If you don t help me raise children, why should I provide for you

Mondo Social Updated on 2024-01-31

As a mother-in-law, Aunt Chen chose not to help her son and daughter-in-law take care of the children, and this decision caused a series of follow-up questions. Although Aunt Chen had her own reasons, she ignored her daughter-in-law's work pressure and financial pressure in Beijing. She thinks it is her mother's responsibility to take care of the child, but ignores the fact that her daughter-in-law has quit her job to take care of the child. Aunt Chen has a kind of hold for the childConventional wisdom, thinking that the mother should be the one who takes care of the child, and the mother-in-law just needs to enjoyRetirementlife。But this notion is inModern societyIt is no longer applicable. It is unfair and disappointed that daughters-in-law have taken on the responsibility of raising children but do not receive the support and understanding they deserve.

Aunt Chen chose to enjoy her retirementlife, lived a life full of fun and freedom, while the daughter-in-law temporarily quit her job in order to take care of the children.

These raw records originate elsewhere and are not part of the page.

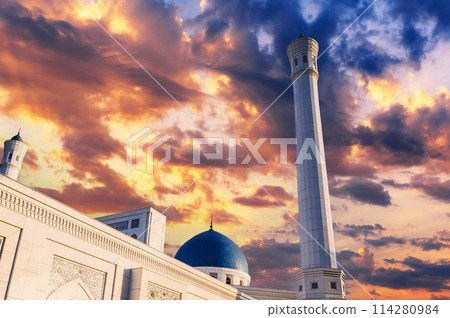 high white minaret and blue dome of modern Minor Mosque in Tashkent in Uzbekistan on background of beautiful sunset sky 114280984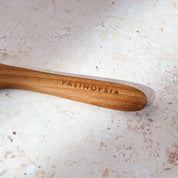 Close-up shot of the handle of a teak wooden spreading knife with a Palinopsia label on the handle.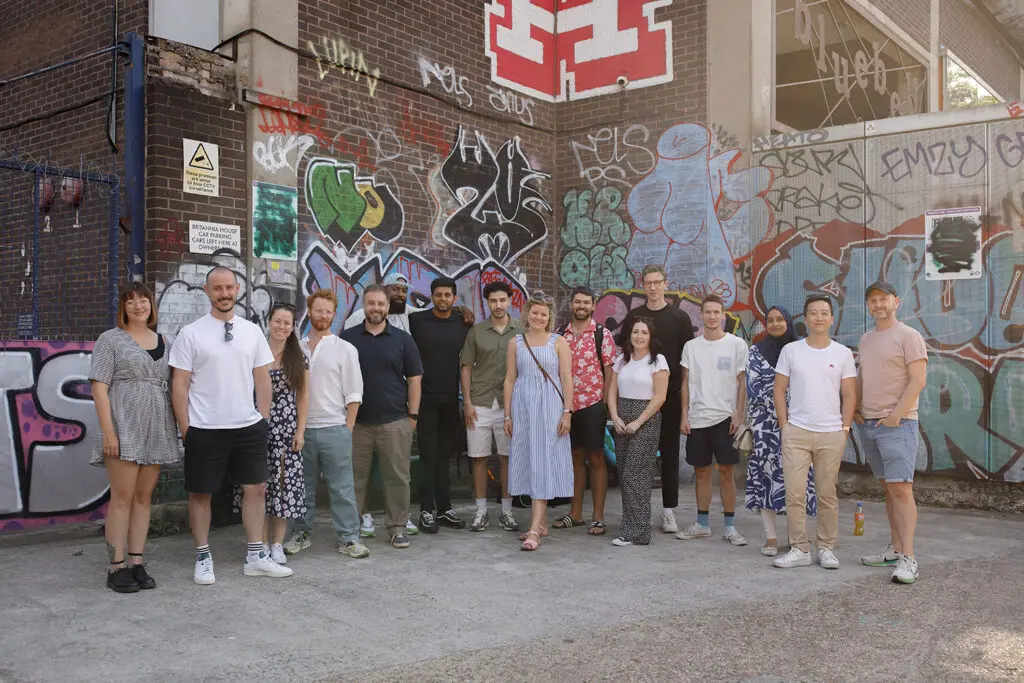 A group of LeftBrain employees stand with graffiti in the background. Celebrating their NCSC Assured Cyber Security Consultancy status.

Not only do they have to take care of their children's education and day-to-day care, but they also have to deal with the financial pressures of their families. In the past three years, the son has to give Aunt Chen 1,000 yuan every monthlifefee, and her ownPensionIt is also increasing. However, daughters-in-law and childrenlifeExpenses, mortgages, car loans and other expenses have made the already tight financial burden even heavier.

When Aunt Chen returned to her son's house, she found that she had lost a place in the family. The son and daughter-in-law are very polite to her, not even as close as the mother-son relationship. The daughter-in-law told her that there were only two rooms in the house, one for her son and daughter-in-law, and one for the child. So she had to sleep on a simple bed in the living room. Aunt Chen wants to live in the same room with her grandson, but her daughter-in-law thinks that the child is already in primary school.

It should be noted that there is a difference between men and women, and the child and Aunt Chen do not have a sense of intimacy. Every morning, the son, daughter-in-law, and children went out and did not return until the evening. Aunt Chen solved the lunch by herself, and when she came back in the evening, her daughter-in-law was busy with the children's homework and paid little attention to Aunt Chen. The son is also busy with work and has no time to spend with Aunt Chen. This made Aunt Chen feel that she had lost her sense of existence at home.

Aunt Chen's daughter-in-law made it clear that they did not have time to spend with Aunt Chen and hoped that she would return to her hometown to live a free lifelife, the son will give it to her on timelifeFee. Although this was a clear statement by her daughter-in-law, the message behind it made Aunt Chen angry and sad. She heard her daughter-in-law's dissatisfaction and resentment, and felt that she was not qualified to live in her son's house if she didn't help with the childRetirement。The daughter-in-law's attitude also made Aunt Chen feel marginalized and excluded in the family.

This story provoked me to think about the relationship between my mother-in-law, my son and my daughter-in-law. InConventional wisdomThe mother-in-law is the elder of the family and should enjoy the filial piety and care of her children and grandchildren. However, inModern societyWith the enhancement of women's sense of independence and the improvement of economic ability, more and more daughters-in-law no longer value the status and majesty of their mother-in-law.

InBig citiesWorking women not only have to juggle the financial burden of their families and the education of their children, but also take on the responsibility of caring for the elderly. The reason why the daughters-in-law's attitude towards Aunt Chen has changed is because of their work pressure and family burden, and they need more time and energy to take care of their children and their own careersOn the other hand, it is also because they want more freedom and space to pursue their careers and personal development.

In such a situation, mothers-in-law are no longer able to have absolute majesty and authority in the family as in the past, and they need to adapt to the new eraFamily relationshipsto establish a more equal and respectful relationship with the daughter-in-law. Daughters-in-law also need to understand their mother-in-law's situation and feelings, and give them more support and respect.

As members of a family, we should respect each other, help each other, and understand each other's situations and feelings. If my children need me to help take care of them in the future, I will do my best to support them, because the happiness and harmony of the family is based on mutual care and support. We need to get rid of itConventional wisdomThe stereotype of the relationship between mother-in-law and daughter-in-law, rethinking and establishing a new typeFamily relationshipsMode.